Task item: Show each line of the entries below in which the word "Zealand" appears.

[Source material — start]

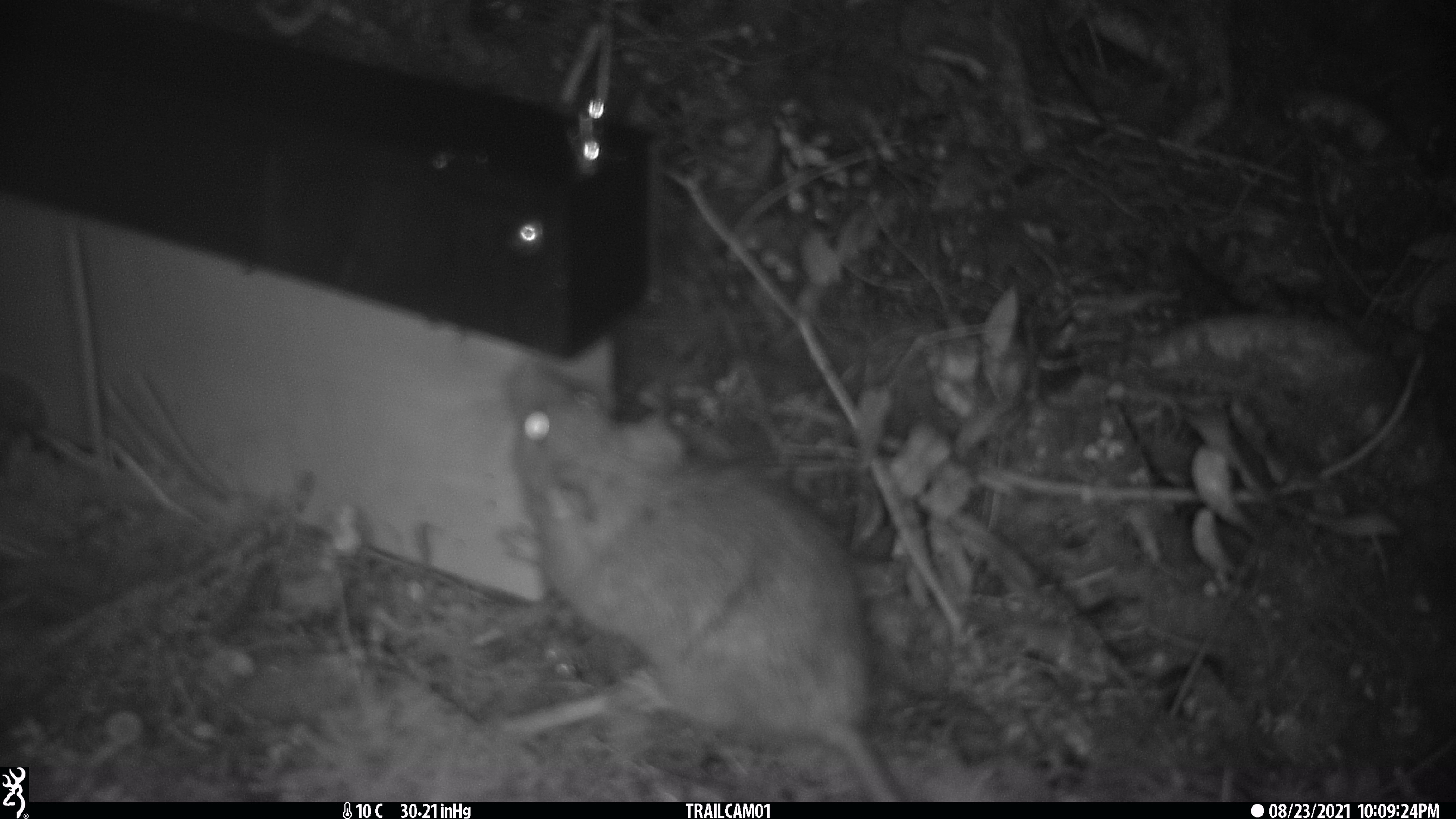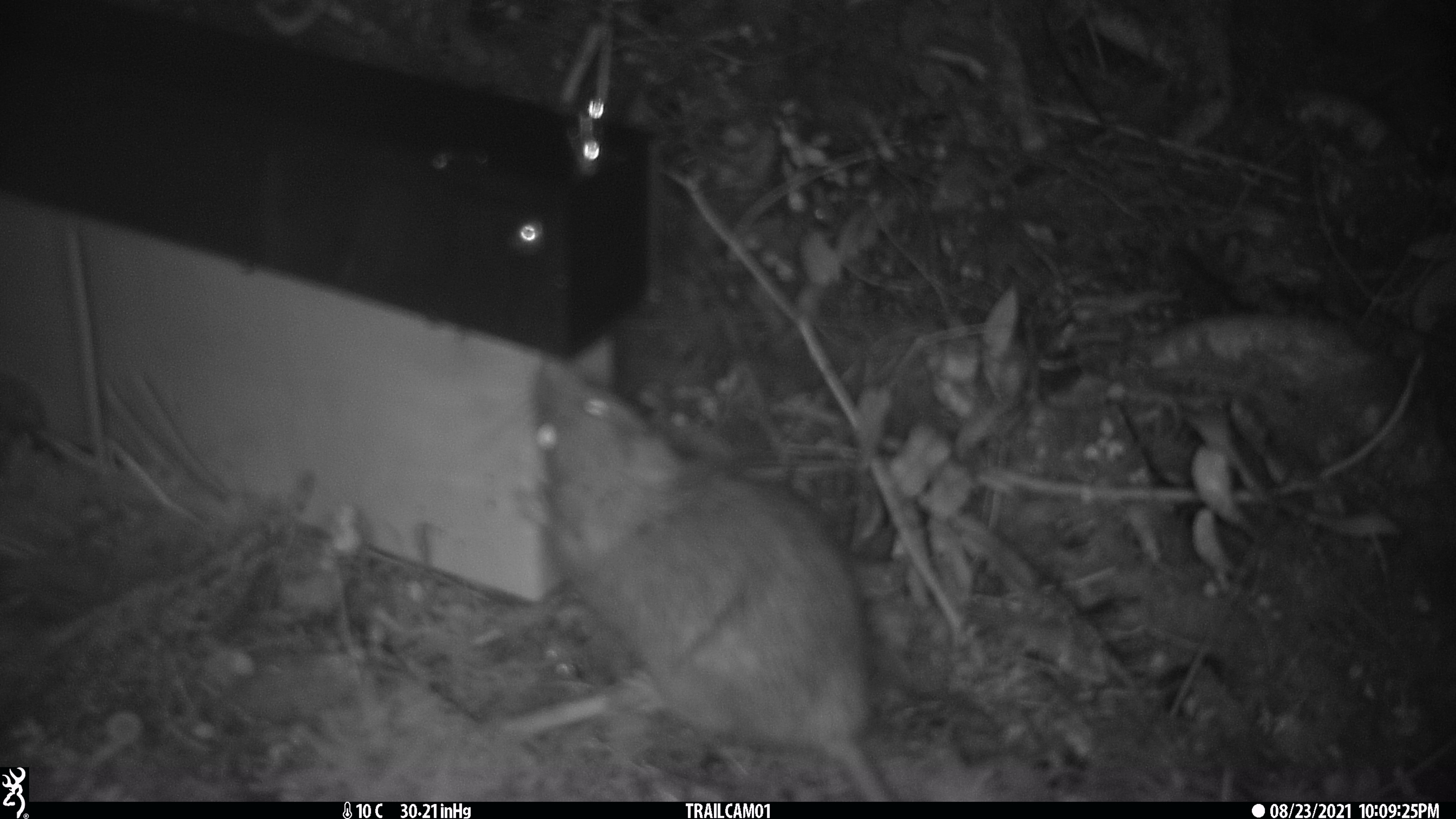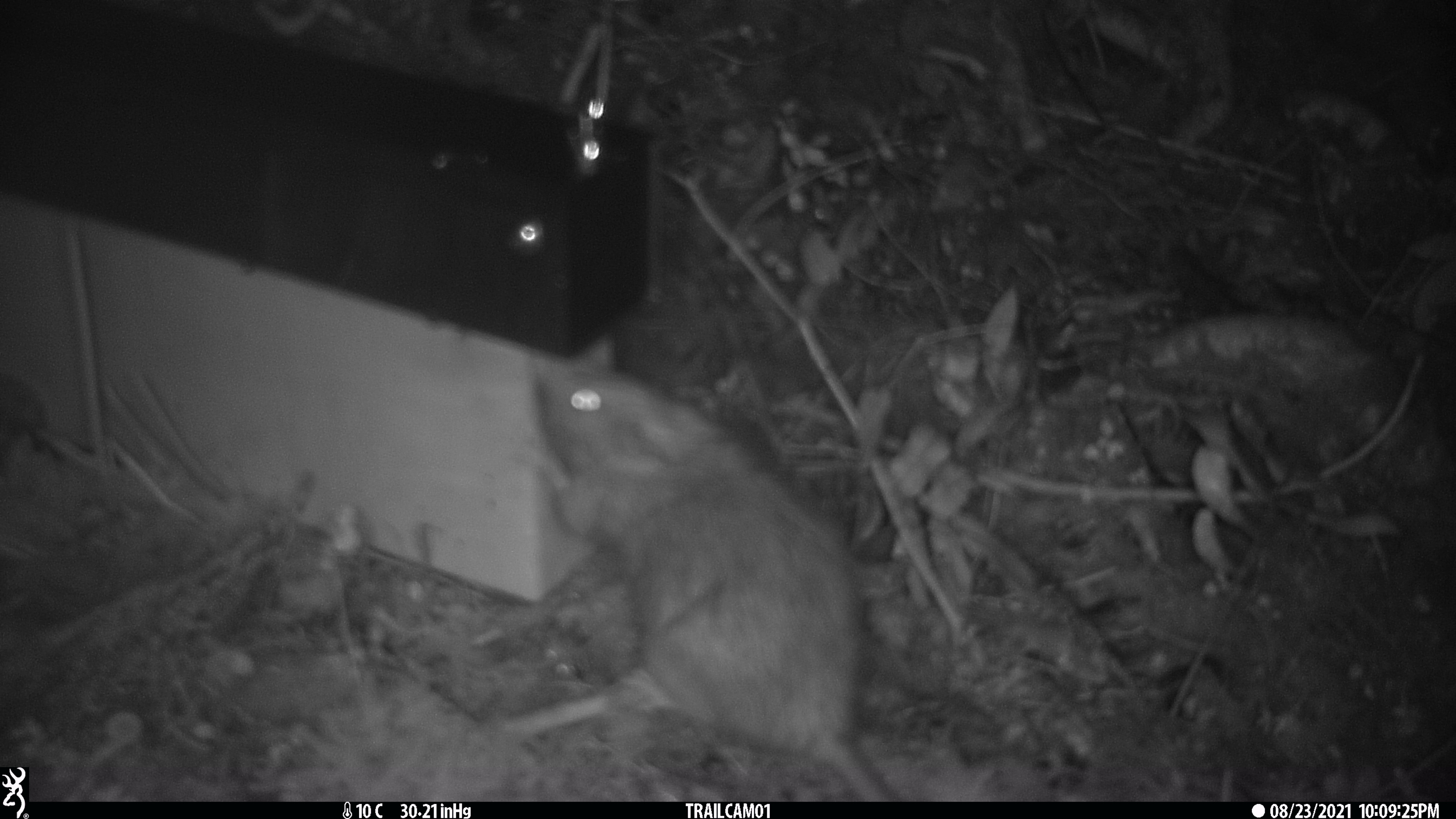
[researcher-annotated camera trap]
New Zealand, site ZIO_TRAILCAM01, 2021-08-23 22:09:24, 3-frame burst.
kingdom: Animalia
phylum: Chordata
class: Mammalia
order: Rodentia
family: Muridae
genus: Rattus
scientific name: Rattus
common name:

[Source material — finish]
[Source material — start]

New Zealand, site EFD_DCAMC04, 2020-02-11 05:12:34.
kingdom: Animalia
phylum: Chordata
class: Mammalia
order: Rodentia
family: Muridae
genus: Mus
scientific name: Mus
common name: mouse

[Source material — finish]

Answer box:
New Zealand, site ZIO_TRAILCAM01, 2021-08-23 22:09:24, 3-frame burst.
New Zealand, site EFD_DCAMC04, 2020-02-11 05:12:34.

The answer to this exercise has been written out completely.